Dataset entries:
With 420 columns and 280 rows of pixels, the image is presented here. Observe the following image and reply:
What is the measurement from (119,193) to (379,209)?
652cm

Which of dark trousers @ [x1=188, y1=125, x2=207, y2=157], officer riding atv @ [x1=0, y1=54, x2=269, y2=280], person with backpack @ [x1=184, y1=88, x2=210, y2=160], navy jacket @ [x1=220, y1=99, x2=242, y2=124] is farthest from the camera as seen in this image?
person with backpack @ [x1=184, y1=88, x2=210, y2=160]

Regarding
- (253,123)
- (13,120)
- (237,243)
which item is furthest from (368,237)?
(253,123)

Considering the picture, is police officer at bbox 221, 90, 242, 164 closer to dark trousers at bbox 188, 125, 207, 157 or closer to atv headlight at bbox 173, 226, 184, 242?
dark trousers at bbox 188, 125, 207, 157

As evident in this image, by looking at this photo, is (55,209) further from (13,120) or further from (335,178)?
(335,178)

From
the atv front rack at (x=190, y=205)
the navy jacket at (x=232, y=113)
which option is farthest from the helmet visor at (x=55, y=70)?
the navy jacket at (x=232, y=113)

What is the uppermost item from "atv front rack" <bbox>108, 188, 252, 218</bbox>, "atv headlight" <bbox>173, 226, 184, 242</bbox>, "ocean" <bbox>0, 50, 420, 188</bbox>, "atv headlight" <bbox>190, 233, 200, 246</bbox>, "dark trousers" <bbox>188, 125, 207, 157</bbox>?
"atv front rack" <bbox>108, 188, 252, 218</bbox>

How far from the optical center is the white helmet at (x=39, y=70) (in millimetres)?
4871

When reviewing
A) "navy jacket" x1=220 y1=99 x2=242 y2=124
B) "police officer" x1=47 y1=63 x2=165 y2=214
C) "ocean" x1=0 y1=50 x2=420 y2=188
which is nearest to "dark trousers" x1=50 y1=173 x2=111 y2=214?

**Direction:** Locate each line above that contains the word "item" and copy those lines out. Case counts.

**Final result:**
which item is furthest from (368,237)?
What is the uppermost item from "atv front rack" <bbox>108, 188, 252, 218</bbox>, "atv headlight" <bbox>173, 226, 184, 242</bbox>, "ocean" <bbox>0, 50, 420, 188</bbox>, "atv headlight" <bbox>190, 233, 200, 246</bbox>, "dark trousers" <bbox>188, 125, 207, 157</bbox>?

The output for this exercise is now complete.